As it turns out, blue sharks are travellers. Sharks tagged off Nova Scotia are being caught far from Canadian waters.

"A lot of these tags are being recaptured way off in the middle of the Atlantic Ocean, often by Spanish fishermen of all things," he says.

About 8,000 blue sharks are caught accidentally in Canadian waters annually — mostly off Nova Scotia by vessels trailing long lines of baited hooks — fishing for swordfish or tuna.

Campana says the blue shark bycatch is quite large. But he says the stock can handle it.

"It doesn't look like the number that are being caught are seriously impacting the population. But, basically, it's turning out to be a big waste," he says.

Nova Scotia's swordfish and tuna fishery have received Marine Stewardship Council certification as sustainable.

Heather Grant, with the Ecology Action Centre in Halifax, says the bycatch raises doubts about MSC certification.
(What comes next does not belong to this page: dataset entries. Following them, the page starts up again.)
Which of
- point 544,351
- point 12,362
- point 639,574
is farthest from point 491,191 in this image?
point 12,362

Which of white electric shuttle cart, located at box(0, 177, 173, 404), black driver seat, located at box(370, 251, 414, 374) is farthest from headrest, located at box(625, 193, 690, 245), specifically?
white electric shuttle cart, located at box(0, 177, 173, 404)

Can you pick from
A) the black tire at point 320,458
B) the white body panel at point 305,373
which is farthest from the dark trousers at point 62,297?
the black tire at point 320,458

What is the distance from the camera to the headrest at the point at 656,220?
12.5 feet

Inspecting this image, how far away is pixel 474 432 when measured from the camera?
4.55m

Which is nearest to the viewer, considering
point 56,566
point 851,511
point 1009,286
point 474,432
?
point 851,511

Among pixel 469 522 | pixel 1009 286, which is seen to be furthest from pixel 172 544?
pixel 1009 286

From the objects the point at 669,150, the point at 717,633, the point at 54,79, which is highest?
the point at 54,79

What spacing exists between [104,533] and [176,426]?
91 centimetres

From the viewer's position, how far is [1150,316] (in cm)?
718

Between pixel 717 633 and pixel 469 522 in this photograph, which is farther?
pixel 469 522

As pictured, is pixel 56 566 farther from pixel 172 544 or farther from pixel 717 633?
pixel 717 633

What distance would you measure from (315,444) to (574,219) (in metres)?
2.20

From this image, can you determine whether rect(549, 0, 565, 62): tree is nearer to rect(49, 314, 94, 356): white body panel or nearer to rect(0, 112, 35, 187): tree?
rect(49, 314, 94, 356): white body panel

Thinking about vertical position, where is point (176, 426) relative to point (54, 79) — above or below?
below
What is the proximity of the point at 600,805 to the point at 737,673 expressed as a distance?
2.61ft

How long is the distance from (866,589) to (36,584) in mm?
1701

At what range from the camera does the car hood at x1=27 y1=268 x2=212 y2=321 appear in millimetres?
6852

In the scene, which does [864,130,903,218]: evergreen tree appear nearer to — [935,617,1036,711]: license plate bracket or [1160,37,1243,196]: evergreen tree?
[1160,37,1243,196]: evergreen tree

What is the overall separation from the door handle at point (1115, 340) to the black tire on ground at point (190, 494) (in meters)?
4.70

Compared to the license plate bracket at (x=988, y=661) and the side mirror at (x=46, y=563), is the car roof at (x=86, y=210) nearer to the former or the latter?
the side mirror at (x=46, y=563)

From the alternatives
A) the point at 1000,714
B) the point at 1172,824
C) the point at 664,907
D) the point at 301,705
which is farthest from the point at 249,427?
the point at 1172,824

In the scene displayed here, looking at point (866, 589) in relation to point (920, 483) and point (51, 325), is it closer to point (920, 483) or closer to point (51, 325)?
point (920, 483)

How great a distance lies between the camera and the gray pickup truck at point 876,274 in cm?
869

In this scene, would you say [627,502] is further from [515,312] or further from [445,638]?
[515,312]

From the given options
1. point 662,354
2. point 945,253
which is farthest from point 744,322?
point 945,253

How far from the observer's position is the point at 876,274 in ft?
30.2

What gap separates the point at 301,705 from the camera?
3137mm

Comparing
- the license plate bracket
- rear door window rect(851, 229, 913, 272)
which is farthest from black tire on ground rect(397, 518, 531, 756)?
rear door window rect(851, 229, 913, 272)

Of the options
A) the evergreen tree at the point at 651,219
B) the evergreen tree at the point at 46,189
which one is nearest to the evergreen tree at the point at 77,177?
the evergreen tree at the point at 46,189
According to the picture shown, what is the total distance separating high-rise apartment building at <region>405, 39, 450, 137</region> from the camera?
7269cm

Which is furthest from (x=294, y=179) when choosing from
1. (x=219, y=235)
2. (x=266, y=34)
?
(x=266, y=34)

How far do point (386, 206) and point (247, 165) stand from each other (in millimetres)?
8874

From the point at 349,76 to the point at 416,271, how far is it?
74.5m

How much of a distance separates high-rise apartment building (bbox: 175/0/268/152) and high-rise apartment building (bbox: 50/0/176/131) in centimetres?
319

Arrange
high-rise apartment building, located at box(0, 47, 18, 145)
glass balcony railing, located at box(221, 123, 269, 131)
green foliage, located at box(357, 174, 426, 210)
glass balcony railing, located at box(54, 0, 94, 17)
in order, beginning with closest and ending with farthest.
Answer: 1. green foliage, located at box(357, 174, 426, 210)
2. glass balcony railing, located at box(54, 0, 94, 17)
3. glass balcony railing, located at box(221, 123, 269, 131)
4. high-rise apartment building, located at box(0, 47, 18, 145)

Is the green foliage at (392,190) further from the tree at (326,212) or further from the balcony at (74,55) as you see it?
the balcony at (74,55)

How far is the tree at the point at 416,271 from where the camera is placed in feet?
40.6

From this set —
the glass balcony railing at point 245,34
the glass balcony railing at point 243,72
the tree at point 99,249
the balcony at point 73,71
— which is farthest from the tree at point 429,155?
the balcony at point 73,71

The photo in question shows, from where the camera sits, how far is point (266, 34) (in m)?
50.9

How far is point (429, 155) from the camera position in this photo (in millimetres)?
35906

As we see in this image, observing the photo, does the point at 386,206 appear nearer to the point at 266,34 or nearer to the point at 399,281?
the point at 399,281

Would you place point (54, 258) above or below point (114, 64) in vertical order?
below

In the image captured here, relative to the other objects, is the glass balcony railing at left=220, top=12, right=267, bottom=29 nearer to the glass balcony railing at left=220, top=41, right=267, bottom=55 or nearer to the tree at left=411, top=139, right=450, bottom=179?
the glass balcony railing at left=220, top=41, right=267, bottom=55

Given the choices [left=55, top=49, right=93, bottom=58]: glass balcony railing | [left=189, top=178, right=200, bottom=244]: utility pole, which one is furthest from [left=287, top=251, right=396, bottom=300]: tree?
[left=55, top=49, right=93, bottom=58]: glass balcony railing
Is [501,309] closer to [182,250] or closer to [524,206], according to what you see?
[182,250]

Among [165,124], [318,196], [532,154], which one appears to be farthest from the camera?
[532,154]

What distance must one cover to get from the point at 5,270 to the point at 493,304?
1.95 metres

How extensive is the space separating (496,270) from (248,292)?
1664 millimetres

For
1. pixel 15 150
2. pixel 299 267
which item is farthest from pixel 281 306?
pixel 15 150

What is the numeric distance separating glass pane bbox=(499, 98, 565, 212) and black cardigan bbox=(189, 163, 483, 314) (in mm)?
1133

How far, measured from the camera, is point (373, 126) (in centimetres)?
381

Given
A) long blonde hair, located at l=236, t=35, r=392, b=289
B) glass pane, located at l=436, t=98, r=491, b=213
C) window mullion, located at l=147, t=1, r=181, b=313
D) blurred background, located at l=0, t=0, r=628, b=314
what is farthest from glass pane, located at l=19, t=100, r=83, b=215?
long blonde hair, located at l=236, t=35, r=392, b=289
"When somebody goes to the grocery store, they're trying to make a quick decision, they're going to pick the sustainable option but of course they don't know that, that is coming with a great deal of shark mortality," she says.

Troy Atkinson of the Nova Scotia Swordfishermen's Association says his fishery poses no threat.

"The levels are relatively low. Canada makes up, in total, about four per cent of the entire take in the North Atlantic," he says.

This week's DFO research also debunks the idea that shark derbies threaten the species.

Campana says the number killed is "a drop in the ocean," perhaps 200 per year out of a summertime population of one million.

In fact, he says tags fixed on the smaller sharks that are automatically released by fishermen during the derby provide valuable information to scientists.